Task directions >>
Everything in the listing below should be written out again exactly, except the pictures.
--- Study material Enclosed Below ---
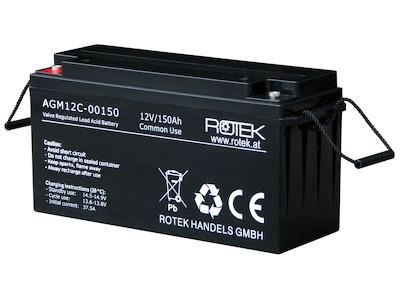 Wartungsfreie Bleisäure Batterie 12 V / 150 Ah, VRLA12-0150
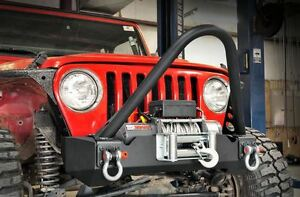 Rough Country 97 06 Jeep Tj Front Subby Winch Bumper W D ring Kit
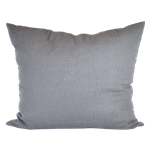 Grey Linen Pillow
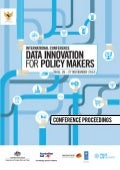 Proceedings from International Conference on Data Innovation For Policy Makers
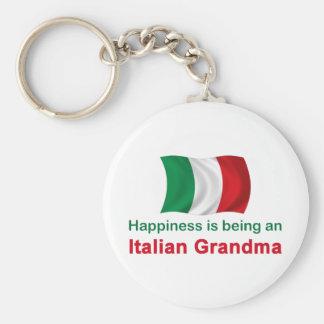Abuela italiana feliz llavero redondo tipo pin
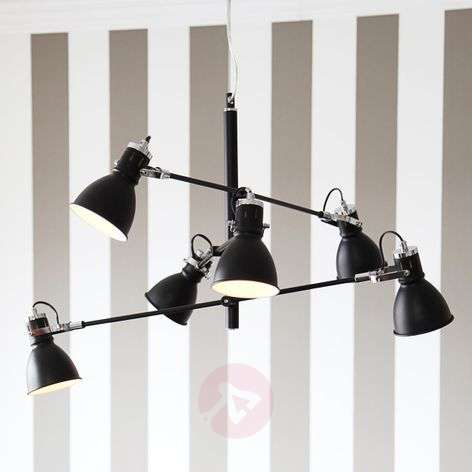 Six-bulb hanging light Pigalle in black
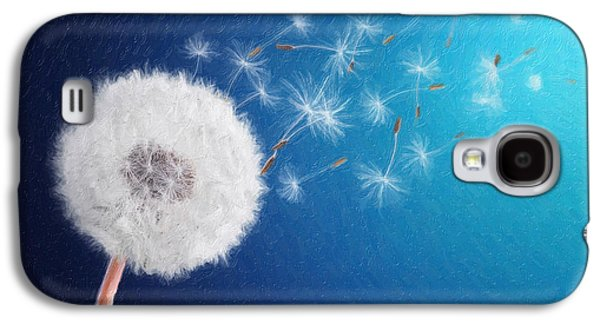 Abstract Nature Galaxy S4 Cases - Dandelion seed in background blue Galaxy S4 Case by Bess Hamiti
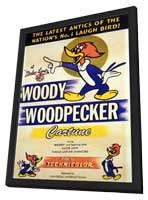Woody Woodpecker - 27 x 40 Movie Poster - Style A - in Deluxe Wood Frame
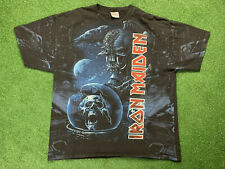 Vintage Iron Maiden Shirt All Over Print Men's Size 2XL 2000s Rare Tour All Over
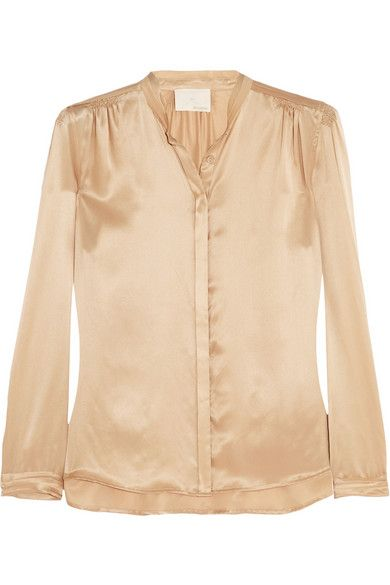 Band of Outsiders  Washed Silk-Satin Blouse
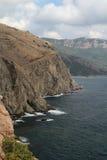 Crimean mountains near Balaklava, Sevastopol Stock Photography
--- End of Enclosed Study material ---
Result for this task >>
 Wartungsfreie Bleisäure Batterie 12 V / 150 Ah, VRLA12-0150
 Rough Country 97 06 Jeep Tj Front Subby Winch Bumper W D ring Kit
 Grey Linen Pillow
 Proceedings from International Conference on Data Innovation For Policy Makers
Abuela italiana feliz llavero redondo tipo pin
 Six-bulb hanging light Pigalle in black
 Abstract Nature Galaxy S4 Cases - Dandelion seed in background blue Galaxy S4 Case by Bess Hamiti
Woody Woodpecker - 27 x 40 Movie Poster - Style A - in Deluxe Wood Frame
 Vintage Iron Maiden Shirt All Over Print Men's Size 2XL 2000s Rare Tour All Over
 Band of Outsiders  Washed Silk-Satin Blouse
 Crimean mountains near Balaklava, Sevastopol Stock Photography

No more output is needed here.